> **Consegne dell'esercizio**
**1)** Nell'articolo sul turismo in Alta Valle, quale percentuale delle presenze indica il sindaco di Valdidentro?
**2)** Estragga dall'articolo sul turismo in Alta Valle tutto il testo che va dalle parole «Il pienone è» giù fino alle parole «impianti di risalita.».

> **Testo dell'esercizio**
+--
«In Alta Valle una mazzata
Abbiamo il 10% dei turisti»

Fortissimo calo delle presenze, pesa la chiusura dello sci

«In Alta Valle una mazzata Abbiamo il 10% dei turisti»

È praticamente nulla la presenza turistica in Alta Valle, forse il 10% di quello che era la media di questo periodo, quando era praticamente impossibile trovare un posto libero nell’intero comprensorio sciistico che da Valdisotto comprende Bormio, Santa Caterina, Valdidentro e Livigno.

Il pienone è solo un ricordo, ma con le norme che impediscono gli spostamenti e con gli impianti di risalita chiusi era, purtroppo, prevedibile il drastico crollo della presenze. A completare l’opera, l’assenza dei cenoni di Capodanno negli scenari suggestivi. Flessione netta ovunque, un crollo a livello di seconde case che è stato solo un po’ attutito a Valdidentro: «Abbiamo il 50-60% delle presenze - assicura il sindaco, Massimiliano Trabucchi-. È arrivata la gente che ci attendevamo. Con gli impianti di sci chiusi, le mete preferite oltre alla pista di sci di fondo sono la strada di Cancano e la Val Viola, nelle quali ci sono percorsi per le ciaspole». Per fortuna niente assembramenti, come lo stesso primo cittadino di Valdidentro aveva temuto quando è diventata realtà la mancata apertura degli impianti di risalita.
+--
> **Estratto del dataset**
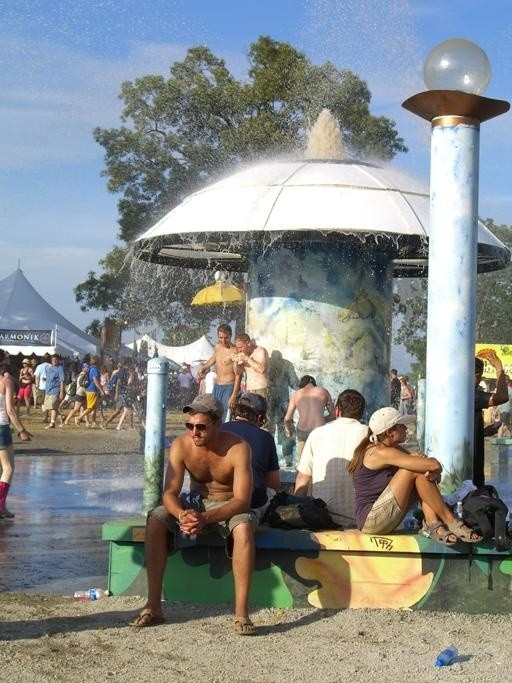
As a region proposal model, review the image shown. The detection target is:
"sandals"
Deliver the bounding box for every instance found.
+--
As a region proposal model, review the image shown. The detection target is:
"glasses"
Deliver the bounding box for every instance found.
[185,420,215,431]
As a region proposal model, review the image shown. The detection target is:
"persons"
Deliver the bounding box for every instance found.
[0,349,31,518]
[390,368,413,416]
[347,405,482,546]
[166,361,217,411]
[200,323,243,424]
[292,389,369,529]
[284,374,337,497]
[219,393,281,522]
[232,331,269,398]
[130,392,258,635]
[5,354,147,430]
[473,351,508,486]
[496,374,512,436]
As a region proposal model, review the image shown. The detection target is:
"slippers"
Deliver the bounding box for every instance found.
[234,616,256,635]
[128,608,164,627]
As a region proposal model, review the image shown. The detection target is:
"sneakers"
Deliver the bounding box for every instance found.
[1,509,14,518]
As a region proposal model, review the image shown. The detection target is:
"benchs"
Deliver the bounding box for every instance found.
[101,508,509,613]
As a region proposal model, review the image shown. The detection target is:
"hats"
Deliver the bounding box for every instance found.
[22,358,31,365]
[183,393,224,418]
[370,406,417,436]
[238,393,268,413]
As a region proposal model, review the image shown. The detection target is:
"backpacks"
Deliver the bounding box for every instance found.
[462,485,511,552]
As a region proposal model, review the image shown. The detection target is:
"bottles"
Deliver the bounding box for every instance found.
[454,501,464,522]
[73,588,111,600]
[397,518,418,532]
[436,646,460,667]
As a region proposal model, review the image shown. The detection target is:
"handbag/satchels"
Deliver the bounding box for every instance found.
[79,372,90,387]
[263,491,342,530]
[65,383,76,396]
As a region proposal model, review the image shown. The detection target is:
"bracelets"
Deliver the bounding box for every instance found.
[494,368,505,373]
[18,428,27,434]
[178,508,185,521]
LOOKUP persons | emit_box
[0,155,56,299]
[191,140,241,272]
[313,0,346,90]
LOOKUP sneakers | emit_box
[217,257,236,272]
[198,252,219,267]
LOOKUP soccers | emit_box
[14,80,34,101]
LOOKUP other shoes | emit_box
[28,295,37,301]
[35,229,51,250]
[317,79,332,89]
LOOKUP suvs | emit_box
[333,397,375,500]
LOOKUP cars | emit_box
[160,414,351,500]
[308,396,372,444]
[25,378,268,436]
+--
> **Le Sue risposte**
**1)** Il 50-60% delle presenze.

**2)**
Il pienone è solo un ricordo, ma con le norme che impediscono gli spostamenti e con gli impianti di risalita chiusi era, purtroppo, prevedibile il drastico crollo della presenze. A completare l’opera, l’assenza dei cenoni di Capodanno negli scenari suggestivi. Flessione netta ovunque, un crollo a livello di seconde case che è stato solo un po’ attutito a Valdidentro: «Abbiamo il 50-60% delle presenze - assicura il sindaco, Massimiliano Trabucchi-. È arrivata la gente che ci attendevamo. Con gli impianti di sci chiusi, le mete preferite oltre alla pista di sci di fondo sono la strada di Cancano e la Val Viola, nelle quali ci sono percorsi per le ciaspole». Per fortuna niente assembramenti, come lo stesso primo cittadino di Valdidentro aveva temuto quando è diventata realtà la mancata apertura degli impianti di risalita.